William Patry has launched a new blog, Moral Panics and the Copyright Wars. Patry, Senior Copyright Counsel at Google and author of a leading authority on US copyright law, previously wrote a blog for several years but ultimately drew it to a close last year. The new blog is designed to discuss issues raised by his latest book:

‘The book itself is an attempt to change the discourse on copyright, away from the phony moral panics that surround every new technology and seemingly every dispute about copyright. I regard copyright as a set of social relations, and not as a property right. The advantage in regarding copyright as a system of social relationships is that it focuses attention where it belongs: in mediating conflicts within that system, and not, as the copyright as property model does, by positing ownership of a property right in the Blackstonian sense of exercising absolute dominion as the natural state of affairs, and by regarding every effort to regulate for the public interest to be a hostile act that must be ferociously fought against as if it is an existential threat.
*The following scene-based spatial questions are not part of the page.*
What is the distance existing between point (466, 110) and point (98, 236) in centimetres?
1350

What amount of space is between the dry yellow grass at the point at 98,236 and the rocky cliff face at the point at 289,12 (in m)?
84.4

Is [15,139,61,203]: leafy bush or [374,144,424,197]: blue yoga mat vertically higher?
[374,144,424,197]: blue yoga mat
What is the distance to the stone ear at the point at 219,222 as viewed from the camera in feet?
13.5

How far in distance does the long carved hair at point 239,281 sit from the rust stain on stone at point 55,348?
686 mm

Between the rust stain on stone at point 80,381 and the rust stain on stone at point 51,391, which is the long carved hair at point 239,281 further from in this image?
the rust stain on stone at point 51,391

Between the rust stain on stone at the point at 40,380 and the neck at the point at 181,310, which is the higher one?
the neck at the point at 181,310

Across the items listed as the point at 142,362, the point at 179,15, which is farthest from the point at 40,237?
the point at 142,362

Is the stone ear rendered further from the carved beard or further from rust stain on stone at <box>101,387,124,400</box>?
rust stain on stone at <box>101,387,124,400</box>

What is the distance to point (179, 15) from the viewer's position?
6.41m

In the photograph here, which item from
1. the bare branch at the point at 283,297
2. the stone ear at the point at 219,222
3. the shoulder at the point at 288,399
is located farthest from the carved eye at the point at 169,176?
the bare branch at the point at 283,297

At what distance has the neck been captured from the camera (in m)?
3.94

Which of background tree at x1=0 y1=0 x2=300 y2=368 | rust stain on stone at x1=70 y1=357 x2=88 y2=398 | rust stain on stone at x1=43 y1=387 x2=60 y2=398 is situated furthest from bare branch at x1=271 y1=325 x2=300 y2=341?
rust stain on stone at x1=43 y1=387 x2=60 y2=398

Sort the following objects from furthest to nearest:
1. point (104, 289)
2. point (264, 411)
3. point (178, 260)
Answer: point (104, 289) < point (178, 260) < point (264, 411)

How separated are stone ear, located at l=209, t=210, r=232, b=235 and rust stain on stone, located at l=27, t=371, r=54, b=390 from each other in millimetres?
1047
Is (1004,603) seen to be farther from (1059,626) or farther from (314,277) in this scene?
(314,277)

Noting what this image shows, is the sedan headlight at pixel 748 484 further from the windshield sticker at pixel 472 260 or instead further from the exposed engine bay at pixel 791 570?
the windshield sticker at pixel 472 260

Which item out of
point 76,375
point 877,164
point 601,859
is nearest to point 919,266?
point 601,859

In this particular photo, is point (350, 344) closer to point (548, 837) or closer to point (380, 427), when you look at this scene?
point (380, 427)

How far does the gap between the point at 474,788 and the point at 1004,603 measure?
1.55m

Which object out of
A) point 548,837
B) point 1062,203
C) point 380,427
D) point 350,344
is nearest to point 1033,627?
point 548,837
Conversely, when we regard copyright as a set of social relationships, we can ditch the calls for its abolition: what we should want is not the absence of a copyright law, but rather an effective copyright law.’
‘Blogs have amazing capacity for interaction and improving learning,’ Patry says. ‘I will do my part to keep the discourse high-minded and non-partisan.’

1 comment:

William Patry said...

Thanks so much for the mention on your great blog. I shall return the favor when your new book comes out.